Some of the risks that come from working in a hospital are so obvious that people readily acknowledge them. Slipping on slick floors or in bodily fluids is a potential risk, as is accidentally sticking yourself with a needle or getting exposed to dangerous substances or even radiation.
One thing that fewer people will consider is the potential for violence in hospital settings. While not as prevalent as falls or overworking your body, violence is one of the leading causes of workers’ compensation claims filed by hospital staff.
How common are injuries from violence among hospital workers?
According to the Occupational Safety and Health Administration, violence represents one of the most pressing concerns for those who work in hospital settings. Roughly 9% of worker injuries that result in time off of work in a hospital setting are the direct result of violence.

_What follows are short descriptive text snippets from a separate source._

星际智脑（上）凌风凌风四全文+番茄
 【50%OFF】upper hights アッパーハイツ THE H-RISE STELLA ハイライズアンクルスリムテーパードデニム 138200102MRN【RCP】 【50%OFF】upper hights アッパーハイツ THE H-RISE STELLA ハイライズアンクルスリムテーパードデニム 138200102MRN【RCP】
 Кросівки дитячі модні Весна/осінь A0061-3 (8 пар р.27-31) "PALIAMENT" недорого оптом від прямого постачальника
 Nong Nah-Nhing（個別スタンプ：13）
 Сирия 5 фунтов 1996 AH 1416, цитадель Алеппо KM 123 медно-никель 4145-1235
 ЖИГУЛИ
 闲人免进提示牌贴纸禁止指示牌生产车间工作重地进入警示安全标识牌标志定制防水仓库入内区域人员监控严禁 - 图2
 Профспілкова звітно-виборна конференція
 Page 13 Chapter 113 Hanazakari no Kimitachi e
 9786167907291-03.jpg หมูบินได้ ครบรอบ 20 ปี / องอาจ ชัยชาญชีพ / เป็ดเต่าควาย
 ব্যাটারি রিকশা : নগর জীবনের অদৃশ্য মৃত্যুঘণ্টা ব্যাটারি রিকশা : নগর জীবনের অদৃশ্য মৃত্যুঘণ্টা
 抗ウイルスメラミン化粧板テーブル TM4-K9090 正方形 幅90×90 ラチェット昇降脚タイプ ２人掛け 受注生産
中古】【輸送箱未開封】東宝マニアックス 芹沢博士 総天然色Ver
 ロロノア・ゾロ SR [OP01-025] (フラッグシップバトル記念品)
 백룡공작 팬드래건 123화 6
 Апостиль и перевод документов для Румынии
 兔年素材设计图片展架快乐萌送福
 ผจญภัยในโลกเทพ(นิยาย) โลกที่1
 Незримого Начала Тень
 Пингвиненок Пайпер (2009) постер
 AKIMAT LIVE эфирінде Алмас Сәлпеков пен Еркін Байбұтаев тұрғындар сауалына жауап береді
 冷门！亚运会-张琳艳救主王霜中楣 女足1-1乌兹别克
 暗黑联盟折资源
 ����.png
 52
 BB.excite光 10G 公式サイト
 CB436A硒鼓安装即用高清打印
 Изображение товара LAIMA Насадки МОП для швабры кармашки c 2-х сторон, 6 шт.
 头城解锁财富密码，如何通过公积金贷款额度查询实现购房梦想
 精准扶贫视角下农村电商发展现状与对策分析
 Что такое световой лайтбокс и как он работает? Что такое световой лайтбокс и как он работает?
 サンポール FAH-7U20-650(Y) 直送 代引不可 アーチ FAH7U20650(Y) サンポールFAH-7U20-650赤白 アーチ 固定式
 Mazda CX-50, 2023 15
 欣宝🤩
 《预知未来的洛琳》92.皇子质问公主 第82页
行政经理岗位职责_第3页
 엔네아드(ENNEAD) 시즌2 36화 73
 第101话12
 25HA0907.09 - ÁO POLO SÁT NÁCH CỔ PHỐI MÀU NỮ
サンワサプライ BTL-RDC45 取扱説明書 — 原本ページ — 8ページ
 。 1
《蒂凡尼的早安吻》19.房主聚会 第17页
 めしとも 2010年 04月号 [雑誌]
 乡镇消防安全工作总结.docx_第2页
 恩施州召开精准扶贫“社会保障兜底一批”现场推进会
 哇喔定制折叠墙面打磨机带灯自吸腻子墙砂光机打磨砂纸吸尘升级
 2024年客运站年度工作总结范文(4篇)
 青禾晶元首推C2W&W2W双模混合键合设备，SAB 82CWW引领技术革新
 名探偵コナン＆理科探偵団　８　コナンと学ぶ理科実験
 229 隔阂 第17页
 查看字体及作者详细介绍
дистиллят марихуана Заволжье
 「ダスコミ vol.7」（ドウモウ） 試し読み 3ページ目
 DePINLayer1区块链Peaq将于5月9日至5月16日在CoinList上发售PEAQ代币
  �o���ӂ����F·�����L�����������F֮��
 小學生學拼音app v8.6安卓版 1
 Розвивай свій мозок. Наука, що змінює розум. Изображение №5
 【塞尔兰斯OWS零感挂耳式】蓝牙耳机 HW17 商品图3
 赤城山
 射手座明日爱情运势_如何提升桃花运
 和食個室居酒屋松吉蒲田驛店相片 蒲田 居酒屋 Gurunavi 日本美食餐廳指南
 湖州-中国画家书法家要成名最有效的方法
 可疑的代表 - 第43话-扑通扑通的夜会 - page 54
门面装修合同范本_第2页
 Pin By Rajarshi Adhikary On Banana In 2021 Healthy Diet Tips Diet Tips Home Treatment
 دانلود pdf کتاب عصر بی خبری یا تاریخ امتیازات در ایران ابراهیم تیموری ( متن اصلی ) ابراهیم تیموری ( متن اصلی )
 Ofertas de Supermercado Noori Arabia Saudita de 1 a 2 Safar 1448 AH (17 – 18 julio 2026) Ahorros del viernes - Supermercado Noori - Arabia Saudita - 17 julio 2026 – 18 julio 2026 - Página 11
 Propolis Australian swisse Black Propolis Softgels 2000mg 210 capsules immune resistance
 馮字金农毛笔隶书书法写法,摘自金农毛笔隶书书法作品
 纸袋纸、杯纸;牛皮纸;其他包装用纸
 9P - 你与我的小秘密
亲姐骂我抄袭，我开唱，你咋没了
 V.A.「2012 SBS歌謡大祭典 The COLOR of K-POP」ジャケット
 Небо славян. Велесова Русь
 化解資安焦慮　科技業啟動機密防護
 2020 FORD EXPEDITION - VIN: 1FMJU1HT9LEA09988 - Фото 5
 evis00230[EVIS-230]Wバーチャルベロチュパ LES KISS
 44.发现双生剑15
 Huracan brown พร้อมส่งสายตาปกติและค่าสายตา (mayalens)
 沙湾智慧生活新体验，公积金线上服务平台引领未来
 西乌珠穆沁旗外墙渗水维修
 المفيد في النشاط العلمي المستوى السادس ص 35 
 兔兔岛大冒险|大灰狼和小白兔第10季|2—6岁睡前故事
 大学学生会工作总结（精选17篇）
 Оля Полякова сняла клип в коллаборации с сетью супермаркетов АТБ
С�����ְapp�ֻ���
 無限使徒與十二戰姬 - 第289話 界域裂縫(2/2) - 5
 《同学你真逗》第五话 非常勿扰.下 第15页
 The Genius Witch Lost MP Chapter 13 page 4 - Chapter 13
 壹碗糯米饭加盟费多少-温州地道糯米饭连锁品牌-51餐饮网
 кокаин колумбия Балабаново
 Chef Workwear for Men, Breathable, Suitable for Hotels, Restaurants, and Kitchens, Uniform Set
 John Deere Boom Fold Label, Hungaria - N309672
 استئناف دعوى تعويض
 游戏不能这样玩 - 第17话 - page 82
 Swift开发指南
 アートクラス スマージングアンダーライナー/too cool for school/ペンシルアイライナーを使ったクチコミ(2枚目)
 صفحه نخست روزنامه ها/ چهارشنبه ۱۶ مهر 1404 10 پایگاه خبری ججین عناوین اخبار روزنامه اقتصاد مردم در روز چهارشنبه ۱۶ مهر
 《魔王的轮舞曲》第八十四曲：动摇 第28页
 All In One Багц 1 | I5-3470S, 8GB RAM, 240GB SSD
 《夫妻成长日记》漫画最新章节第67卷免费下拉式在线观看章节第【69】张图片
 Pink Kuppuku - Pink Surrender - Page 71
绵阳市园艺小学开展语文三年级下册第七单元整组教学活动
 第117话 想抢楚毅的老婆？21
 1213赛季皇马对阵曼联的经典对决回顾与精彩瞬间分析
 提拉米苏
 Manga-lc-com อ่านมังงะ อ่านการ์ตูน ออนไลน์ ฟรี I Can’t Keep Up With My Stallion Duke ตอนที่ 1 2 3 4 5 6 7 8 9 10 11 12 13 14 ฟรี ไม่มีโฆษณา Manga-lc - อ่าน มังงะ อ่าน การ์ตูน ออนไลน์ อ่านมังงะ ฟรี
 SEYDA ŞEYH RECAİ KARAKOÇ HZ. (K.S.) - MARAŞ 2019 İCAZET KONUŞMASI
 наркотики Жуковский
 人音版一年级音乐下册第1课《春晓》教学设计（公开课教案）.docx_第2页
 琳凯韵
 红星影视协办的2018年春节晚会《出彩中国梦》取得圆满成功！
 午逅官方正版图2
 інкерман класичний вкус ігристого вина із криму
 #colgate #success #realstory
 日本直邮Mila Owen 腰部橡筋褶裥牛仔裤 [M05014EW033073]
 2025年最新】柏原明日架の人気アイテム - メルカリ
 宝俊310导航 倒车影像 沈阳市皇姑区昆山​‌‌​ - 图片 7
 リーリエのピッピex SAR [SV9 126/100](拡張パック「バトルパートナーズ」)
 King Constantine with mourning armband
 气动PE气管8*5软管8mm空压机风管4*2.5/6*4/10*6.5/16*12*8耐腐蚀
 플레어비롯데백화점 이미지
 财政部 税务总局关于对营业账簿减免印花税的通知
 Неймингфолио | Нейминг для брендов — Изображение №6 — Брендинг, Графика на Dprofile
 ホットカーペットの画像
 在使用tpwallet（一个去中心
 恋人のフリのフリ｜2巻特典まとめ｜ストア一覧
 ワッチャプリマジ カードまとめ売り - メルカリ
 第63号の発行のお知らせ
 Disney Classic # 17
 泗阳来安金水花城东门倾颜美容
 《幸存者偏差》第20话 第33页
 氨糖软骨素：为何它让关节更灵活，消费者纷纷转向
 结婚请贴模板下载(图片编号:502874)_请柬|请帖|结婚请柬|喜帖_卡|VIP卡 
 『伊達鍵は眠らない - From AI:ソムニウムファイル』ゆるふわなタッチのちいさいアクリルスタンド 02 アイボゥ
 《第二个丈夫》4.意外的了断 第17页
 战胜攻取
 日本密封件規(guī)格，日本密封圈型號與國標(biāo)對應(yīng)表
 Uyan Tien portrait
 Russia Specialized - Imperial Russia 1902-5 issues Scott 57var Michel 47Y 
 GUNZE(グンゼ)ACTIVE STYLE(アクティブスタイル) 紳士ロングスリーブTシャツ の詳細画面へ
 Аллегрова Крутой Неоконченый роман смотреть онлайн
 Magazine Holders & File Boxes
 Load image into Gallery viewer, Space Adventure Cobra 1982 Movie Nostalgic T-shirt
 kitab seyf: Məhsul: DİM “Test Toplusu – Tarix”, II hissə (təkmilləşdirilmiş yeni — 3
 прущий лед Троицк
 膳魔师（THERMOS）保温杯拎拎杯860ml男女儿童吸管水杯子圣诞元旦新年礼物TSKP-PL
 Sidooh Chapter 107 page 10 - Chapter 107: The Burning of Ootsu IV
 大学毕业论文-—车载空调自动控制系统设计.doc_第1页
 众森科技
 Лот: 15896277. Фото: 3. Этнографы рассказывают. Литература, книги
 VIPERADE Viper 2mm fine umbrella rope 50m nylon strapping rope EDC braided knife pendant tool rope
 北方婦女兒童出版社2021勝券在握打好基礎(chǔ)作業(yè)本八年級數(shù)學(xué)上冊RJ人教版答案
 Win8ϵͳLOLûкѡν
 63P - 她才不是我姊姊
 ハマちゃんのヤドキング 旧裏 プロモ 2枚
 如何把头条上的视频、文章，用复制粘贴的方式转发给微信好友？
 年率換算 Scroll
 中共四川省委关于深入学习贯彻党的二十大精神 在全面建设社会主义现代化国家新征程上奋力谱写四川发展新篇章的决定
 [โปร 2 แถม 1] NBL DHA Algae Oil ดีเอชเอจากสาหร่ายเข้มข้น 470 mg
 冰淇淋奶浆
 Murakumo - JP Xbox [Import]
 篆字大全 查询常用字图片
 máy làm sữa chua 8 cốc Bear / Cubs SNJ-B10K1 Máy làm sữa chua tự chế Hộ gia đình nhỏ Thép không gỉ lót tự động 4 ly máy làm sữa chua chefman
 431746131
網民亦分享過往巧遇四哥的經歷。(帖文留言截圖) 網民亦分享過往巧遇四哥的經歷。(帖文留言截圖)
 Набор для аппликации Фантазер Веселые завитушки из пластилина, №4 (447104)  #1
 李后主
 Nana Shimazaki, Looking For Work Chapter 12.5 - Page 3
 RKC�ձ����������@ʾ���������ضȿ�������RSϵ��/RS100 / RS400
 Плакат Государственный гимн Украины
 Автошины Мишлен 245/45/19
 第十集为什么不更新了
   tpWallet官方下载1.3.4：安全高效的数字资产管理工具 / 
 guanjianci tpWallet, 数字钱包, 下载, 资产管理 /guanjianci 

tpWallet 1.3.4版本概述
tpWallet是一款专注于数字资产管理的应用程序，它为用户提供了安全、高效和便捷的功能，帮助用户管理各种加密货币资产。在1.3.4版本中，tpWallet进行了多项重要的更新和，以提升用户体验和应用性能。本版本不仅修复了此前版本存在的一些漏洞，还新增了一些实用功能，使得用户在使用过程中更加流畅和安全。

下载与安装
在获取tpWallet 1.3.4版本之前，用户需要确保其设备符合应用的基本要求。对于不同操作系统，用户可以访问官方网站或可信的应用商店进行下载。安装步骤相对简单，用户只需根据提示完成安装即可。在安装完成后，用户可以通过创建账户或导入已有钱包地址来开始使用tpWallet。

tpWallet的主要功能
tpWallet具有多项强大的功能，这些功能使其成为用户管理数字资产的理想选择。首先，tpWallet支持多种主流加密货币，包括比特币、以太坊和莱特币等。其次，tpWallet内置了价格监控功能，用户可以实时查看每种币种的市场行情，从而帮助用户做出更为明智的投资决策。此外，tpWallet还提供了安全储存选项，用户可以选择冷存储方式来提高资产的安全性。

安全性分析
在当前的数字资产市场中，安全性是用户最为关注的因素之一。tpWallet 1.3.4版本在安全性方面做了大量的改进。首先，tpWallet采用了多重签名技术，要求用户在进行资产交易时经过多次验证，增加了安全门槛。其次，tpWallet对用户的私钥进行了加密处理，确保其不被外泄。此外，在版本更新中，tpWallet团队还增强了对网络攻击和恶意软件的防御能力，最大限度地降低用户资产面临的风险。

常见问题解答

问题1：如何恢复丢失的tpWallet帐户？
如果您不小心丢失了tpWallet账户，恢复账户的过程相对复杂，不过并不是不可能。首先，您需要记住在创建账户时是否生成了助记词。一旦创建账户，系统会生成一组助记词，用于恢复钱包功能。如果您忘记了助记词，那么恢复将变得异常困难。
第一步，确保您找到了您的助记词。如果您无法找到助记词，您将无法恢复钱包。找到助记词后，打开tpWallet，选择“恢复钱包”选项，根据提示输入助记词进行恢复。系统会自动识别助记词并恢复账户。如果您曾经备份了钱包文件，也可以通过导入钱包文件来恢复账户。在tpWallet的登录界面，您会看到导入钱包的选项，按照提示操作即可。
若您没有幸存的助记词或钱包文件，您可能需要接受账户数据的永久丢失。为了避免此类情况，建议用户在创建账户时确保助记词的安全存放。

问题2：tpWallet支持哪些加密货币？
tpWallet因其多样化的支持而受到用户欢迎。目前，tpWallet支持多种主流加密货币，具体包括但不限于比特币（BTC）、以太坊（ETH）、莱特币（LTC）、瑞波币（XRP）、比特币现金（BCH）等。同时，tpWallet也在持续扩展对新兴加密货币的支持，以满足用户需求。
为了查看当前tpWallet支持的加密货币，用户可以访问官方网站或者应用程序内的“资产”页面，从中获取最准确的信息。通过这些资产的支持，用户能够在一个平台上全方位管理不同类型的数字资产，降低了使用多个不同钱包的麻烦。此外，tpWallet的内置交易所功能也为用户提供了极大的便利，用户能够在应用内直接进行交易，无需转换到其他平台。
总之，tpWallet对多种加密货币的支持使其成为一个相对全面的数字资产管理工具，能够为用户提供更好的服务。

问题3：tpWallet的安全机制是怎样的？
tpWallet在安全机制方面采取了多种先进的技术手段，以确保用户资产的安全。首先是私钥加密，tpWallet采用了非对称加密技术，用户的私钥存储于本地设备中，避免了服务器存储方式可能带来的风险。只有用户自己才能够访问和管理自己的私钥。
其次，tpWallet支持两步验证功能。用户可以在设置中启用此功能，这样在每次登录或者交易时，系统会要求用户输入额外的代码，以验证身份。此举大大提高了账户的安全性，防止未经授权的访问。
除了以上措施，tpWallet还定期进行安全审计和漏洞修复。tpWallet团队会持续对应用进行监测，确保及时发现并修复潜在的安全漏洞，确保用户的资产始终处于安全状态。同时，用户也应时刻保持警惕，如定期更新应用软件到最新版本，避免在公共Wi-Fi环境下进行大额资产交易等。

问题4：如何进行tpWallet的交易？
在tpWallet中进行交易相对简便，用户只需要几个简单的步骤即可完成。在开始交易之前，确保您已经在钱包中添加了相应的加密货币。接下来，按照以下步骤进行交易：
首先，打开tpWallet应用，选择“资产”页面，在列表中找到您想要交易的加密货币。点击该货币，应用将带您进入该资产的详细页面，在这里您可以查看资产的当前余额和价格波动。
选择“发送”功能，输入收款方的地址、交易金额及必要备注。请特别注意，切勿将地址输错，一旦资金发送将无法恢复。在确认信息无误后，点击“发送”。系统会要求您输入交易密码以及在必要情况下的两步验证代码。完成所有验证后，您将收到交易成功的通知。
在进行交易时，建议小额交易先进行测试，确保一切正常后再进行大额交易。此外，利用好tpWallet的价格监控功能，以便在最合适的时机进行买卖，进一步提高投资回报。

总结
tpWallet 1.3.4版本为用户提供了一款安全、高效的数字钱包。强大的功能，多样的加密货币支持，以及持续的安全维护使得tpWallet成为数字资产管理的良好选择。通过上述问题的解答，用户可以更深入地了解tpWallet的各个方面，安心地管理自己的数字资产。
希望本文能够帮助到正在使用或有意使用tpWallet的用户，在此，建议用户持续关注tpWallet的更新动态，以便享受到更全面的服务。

Who might be at risk for violence in a hospital?
It’s easy to see how emergency room workers might get exposed to violent individuals brought in by police or people who lose control while under the influence of drugs. However, many different parts of the hospital could face violence.
Those who work with people who have cognitive issues, such as the elderly or those with brain tumors, could experience dementia-related violence from patients. Those working in any part of a hospital who provide care to an inmate or someone subject to arrest upon discharge could get attacked. It’s even possible for a disgruntled former spouse to commit a violent act in a maternity ward because they want access when the woman giving birth doesn’t want them there.
Workers who get hurt in hospital settings have the same rights to compensation as workers and other fields, although they will likely benefit from getting help with what can be a difficult process.